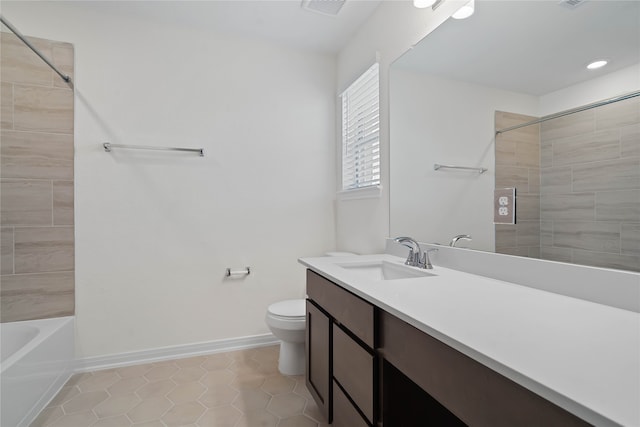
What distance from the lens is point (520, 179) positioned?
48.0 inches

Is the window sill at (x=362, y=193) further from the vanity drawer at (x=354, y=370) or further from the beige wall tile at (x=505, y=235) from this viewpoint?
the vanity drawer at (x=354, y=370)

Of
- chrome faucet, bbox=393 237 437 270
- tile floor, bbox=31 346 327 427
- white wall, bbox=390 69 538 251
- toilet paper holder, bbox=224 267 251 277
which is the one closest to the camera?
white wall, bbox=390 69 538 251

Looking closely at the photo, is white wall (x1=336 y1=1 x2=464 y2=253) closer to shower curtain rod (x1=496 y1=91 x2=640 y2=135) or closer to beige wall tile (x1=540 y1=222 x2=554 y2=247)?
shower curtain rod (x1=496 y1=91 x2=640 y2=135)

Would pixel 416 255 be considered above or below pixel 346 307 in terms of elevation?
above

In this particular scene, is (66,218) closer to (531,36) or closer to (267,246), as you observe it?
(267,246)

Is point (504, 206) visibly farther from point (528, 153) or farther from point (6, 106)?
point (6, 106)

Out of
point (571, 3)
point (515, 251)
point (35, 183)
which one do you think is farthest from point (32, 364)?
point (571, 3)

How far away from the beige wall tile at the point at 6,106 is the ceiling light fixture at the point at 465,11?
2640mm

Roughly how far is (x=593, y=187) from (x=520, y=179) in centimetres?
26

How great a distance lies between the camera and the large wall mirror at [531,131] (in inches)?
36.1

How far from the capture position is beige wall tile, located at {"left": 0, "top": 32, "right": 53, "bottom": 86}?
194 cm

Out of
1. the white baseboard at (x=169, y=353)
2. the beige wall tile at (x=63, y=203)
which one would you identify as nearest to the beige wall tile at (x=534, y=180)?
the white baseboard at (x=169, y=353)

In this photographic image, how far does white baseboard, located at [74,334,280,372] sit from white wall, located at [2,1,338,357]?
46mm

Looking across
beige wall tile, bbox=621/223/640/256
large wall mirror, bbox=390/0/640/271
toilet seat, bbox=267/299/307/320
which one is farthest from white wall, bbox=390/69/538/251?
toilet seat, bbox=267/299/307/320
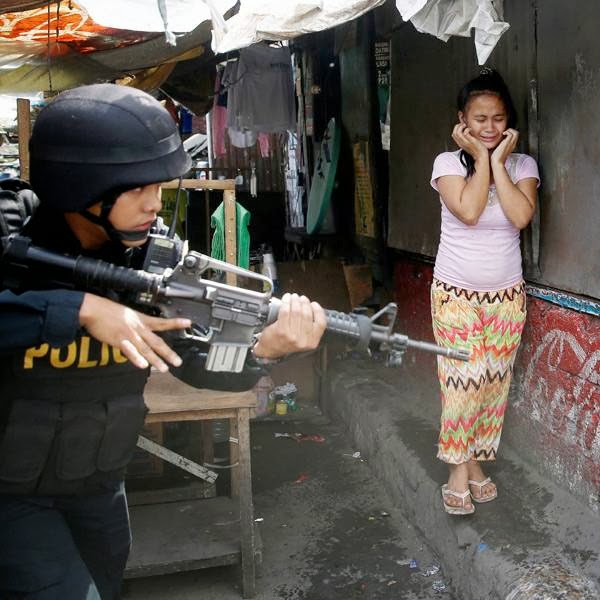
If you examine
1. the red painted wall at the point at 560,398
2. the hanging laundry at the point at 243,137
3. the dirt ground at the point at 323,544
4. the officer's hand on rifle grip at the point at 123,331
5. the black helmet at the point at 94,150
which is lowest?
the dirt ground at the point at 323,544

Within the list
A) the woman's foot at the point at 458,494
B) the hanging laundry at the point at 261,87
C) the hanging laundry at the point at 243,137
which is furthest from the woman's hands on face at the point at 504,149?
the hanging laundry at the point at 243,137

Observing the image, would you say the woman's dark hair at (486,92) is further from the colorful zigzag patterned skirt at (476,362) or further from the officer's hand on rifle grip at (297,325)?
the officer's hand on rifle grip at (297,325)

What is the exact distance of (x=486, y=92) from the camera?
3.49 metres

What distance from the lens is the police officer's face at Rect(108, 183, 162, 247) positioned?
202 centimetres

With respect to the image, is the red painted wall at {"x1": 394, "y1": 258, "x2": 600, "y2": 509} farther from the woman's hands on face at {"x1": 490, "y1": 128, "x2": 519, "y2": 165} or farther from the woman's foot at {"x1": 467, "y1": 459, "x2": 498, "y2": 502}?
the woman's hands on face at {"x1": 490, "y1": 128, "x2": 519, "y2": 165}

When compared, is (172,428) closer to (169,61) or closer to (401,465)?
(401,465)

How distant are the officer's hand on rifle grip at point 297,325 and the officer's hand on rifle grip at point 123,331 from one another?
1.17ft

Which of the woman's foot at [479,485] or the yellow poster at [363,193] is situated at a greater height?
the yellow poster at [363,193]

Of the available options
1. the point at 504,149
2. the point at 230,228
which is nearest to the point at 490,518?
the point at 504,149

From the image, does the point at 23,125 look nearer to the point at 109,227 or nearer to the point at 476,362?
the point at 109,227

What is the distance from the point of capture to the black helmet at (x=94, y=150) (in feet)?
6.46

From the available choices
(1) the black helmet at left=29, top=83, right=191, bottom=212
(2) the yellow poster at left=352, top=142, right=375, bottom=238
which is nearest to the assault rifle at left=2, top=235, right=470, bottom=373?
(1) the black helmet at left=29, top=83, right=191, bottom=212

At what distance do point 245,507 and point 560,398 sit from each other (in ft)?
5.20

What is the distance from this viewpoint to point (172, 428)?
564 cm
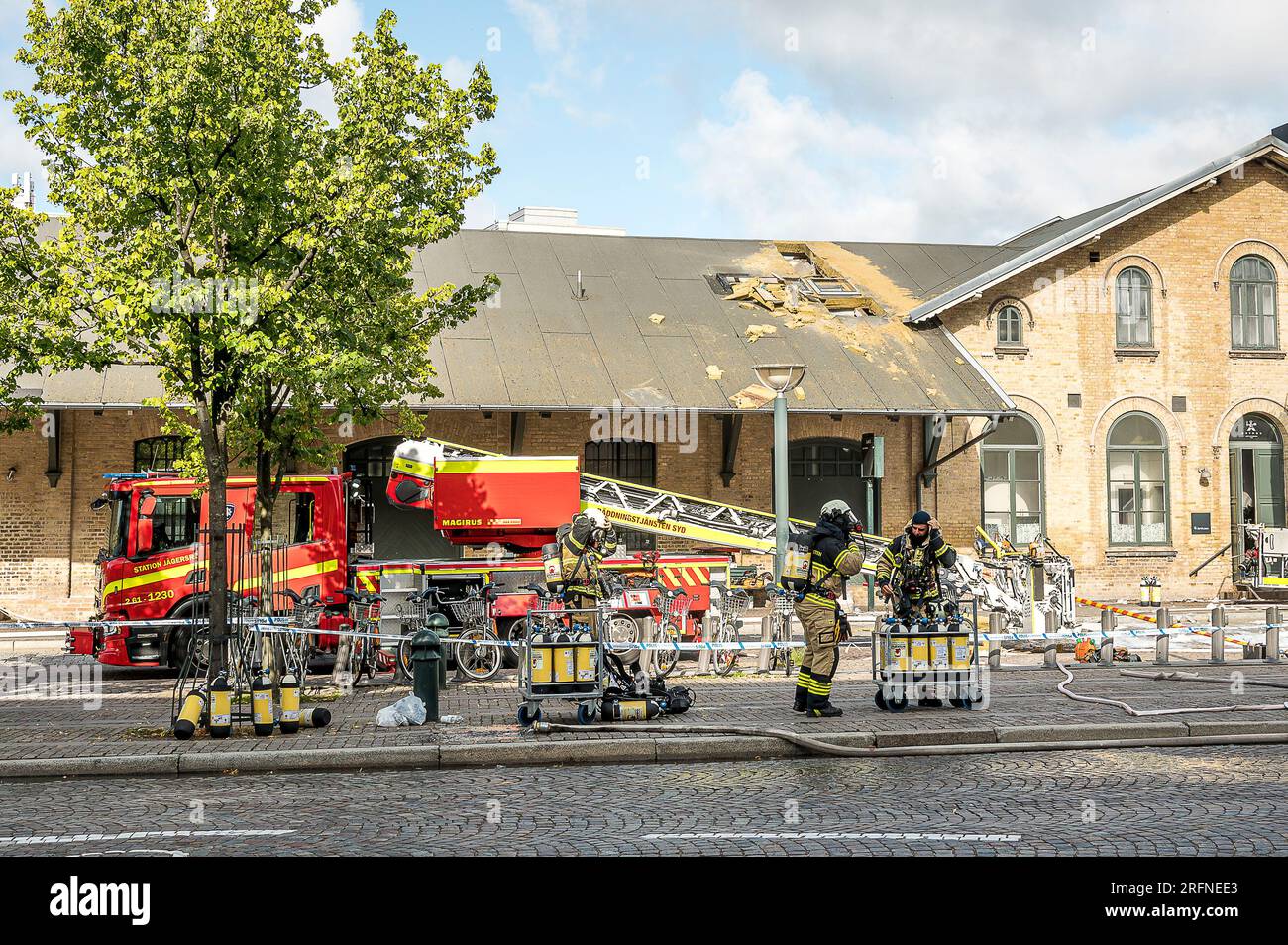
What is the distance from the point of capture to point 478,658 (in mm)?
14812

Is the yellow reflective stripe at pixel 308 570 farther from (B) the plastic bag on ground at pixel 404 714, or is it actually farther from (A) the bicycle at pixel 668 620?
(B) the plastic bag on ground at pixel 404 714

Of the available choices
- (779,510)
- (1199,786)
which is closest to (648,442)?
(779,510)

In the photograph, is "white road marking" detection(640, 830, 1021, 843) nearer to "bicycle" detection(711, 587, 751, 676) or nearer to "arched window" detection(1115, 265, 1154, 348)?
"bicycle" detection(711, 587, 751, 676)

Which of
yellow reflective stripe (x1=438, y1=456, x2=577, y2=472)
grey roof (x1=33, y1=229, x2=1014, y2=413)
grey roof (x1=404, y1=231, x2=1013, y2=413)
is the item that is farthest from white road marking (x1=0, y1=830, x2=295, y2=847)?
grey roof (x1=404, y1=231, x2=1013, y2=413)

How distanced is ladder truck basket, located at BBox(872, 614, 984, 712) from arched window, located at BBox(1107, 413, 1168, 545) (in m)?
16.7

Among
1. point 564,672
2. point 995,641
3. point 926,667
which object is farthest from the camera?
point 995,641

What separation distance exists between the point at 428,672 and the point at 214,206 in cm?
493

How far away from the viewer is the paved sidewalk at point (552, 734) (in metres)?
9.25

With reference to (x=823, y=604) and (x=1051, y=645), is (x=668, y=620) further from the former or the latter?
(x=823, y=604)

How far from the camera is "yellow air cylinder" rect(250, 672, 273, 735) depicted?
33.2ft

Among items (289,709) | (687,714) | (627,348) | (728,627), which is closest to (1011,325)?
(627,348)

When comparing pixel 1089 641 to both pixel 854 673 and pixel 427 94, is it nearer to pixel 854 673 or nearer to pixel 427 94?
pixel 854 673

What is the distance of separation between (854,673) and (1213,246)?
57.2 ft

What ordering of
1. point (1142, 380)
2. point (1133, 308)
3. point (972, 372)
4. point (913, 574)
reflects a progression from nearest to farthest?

▸ **EXERCISE BRIEF**: Copy out the items above word for word, starting at the line containing "How far from the camera" and continuing through the last line of the items, with both ends included.

▸ **TASK SOLUTION**:
How far from the camera is "yellow air cylinder" rect(250, 672, 273, 735) depicted?
33.2ft

Among items (289,709) | (687,714) | (627,348) | (728,627), which is closest to (1011,325)?
(627,348)

When comparing pixel 1089 641 to both pixel 854 673 and pixel 427 94, is it nearer to pixel 854 673 or nearer to pixel 427 94?
pixel 854 673

What is the distance of separation between (854,673) and (1213,246)?
57.2 ft

What ordering of
1. point (1142, 380)
2. point (1133, 308)
3. point (972, 372)
4. point (913, 574)
reflects a progression from nearest to farthest?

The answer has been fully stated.